**To do**
Reproduce only this stretch of the listing below: from the line with "生成コードの安全性に関する質問" through the line with "is a multi-criteria", exactly as written, with pictures excluded.

**Task data**
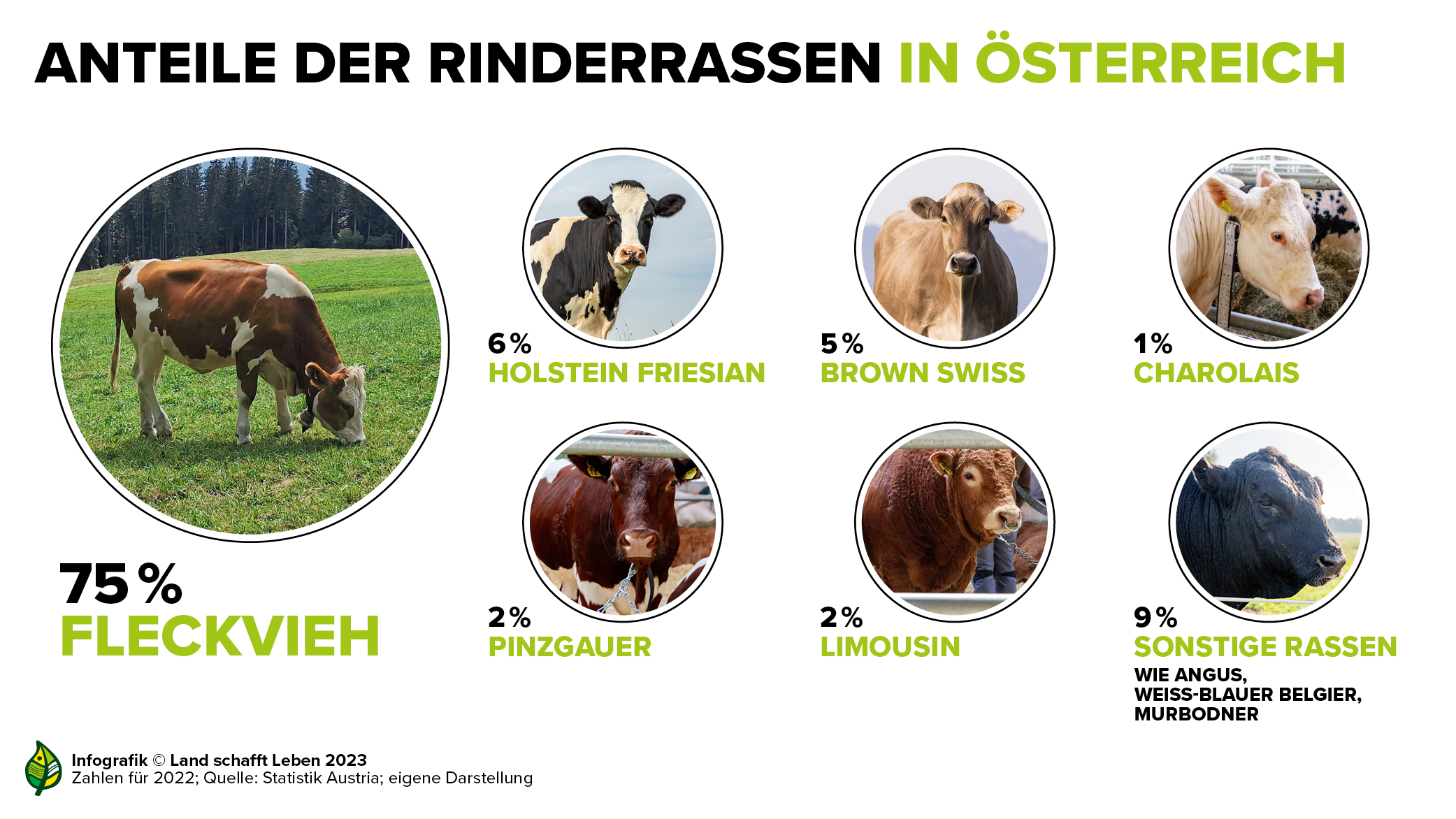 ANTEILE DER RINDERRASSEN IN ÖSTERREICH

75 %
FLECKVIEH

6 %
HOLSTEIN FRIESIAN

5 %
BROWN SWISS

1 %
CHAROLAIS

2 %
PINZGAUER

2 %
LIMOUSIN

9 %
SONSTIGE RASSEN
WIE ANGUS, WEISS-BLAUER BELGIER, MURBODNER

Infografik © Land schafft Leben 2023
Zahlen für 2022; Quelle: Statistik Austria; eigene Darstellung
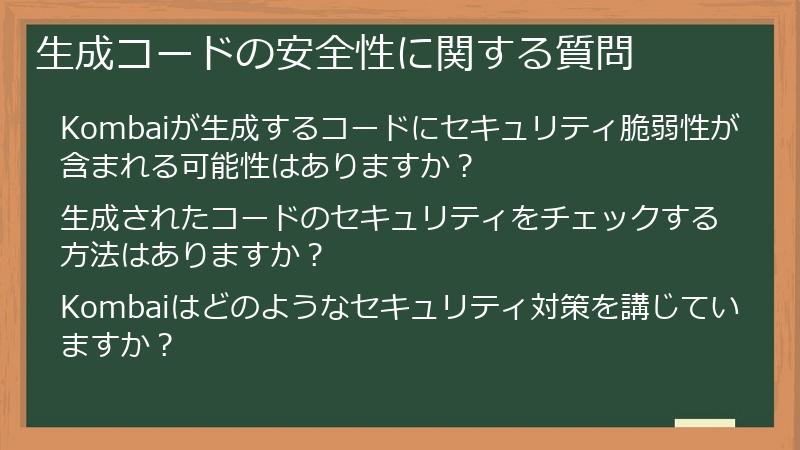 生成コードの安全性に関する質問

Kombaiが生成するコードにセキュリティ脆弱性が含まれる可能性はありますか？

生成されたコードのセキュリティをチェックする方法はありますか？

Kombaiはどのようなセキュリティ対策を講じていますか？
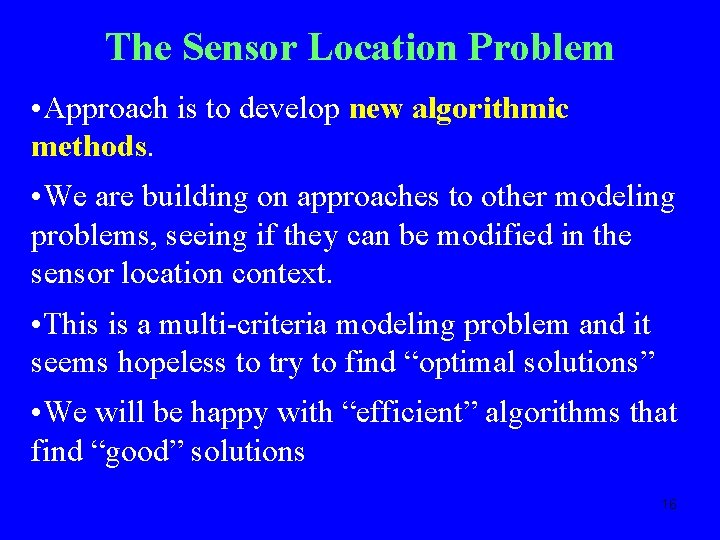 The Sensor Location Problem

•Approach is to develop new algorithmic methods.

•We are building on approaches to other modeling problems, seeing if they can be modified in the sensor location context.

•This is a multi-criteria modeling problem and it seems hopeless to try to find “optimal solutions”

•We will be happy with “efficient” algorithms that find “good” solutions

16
...
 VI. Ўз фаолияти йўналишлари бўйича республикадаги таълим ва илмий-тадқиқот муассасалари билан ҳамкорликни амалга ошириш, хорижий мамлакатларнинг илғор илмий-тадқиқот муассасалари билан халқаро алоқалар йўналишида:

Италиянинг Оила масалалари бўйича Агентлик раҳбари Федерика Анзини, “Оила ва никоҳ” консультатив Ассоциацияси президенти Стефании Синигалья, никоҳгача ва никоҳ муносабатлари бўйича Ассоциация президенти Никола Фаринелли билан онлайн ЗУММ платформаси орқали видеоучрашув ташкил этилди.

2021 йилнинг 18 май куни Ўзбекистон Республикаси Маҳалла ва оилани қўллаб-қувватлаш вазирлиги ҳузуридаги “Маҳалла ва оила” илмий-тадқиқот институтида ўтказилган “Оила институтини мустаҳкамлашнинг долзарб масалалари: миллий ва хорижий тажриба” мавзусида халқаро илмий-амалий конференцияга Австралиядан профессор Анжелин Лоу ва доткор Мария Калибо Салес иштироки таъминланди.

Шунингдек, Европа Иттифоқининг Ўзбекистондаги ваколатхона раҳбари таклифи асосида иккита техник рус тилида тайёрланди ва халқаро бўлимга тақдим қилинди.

**Task output**
 生成コードの安全性に関する質問

Kombaiが生成するコードにセキュリティ脆弱性が含まれる可能性はありますか？

生成されたコードのセキュリティをチェックする方法はありますか？

Kombaiはどのようなセキュリティ対策を講じていますか？
 The Sensor Location Problem

•Approach is to develop new algorithmic methods.

•We are building on approaches to other modeling problems, seeing if they can be modified in the sensor location context.

•This is a multi-criteria modeling problem and it seems hopeless to try to find “optimal solutions”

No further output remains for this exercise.